Work instructions » From the piece on taxing fracking in Ohio below, write out the stretch from "So far, the" through "and West Virginia." word for word.

[Quoted passage]

Ohio seeks to reap the economic benefits of greatly increased oil and natural-gas extraction through the enhanced use of hydraulic fracturing, or
fracking, coupled with modern drilling techniques. Before that can occur, Gov. John Kasich and the General Assembly must figure out how to tax the practice fairly and regulate it effectively.
So far, the governor has gotten it about half right. His fellow Republicans in the legislature, not so much.
Mr. Kasich wants to impose a 4 percent severance tax on oil and natural-gas liquids fracked from shale deposits in eastern Ohio, up from the current ludicrously low 20 cents a barrel. GOP legislative leaders, parroting industry lobbyists in Columbus, say the proposed tax would harm Ohio's economy and deprive the state of 200,000 potential jobs.
The governor has the better argument. If drillers want to exploit the state's nonrenewable natural resources -- and they do -- they should pay adequately for the privilege. The tax rate Mr. Kasich seeks is less than the 5 percent tax levied in neighboring Michigan and West Virginia.
Governor Kasich veers out of bounds, though, when he proposes using the projected $1 billion the severance tax would raise over five years to pay for another state income-tax cut for individuals and businesses. A new Quinnipiac poll suggests that three out of five Ohio voters approve of Mr. Kasich's proposed tax swap.

[/Quoted passage]
[Material provided]

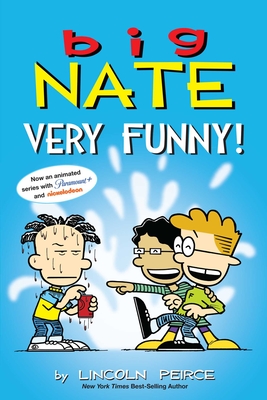 Big Nate Very Funny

[/Material provided]

Reply »
So far, the governor has gotten it about half right. His fellow Republicans in the legislature, not so much.
Mr. Kasich wants to impose a 4 percent severance tax on oil and natural-gas liquids fracked from shale deposits in eastern Ohio, up from the current ludicrously low 20 cents a barrel. GOP legislative leaders, parroting industry lobbyists in Columbus, say the proposed tax would harm Ohio's economy and deprive the state of 200,000 potential jobs.
The governor has the better argument. If drillers want to exploit the state's nonrenewable natural resources -- and they do -- they should pay adequately for the privilege. The tax rate Mr. Kasich seeks is less than the 5 percent tax levied in neighboring Michigan and West Virginia.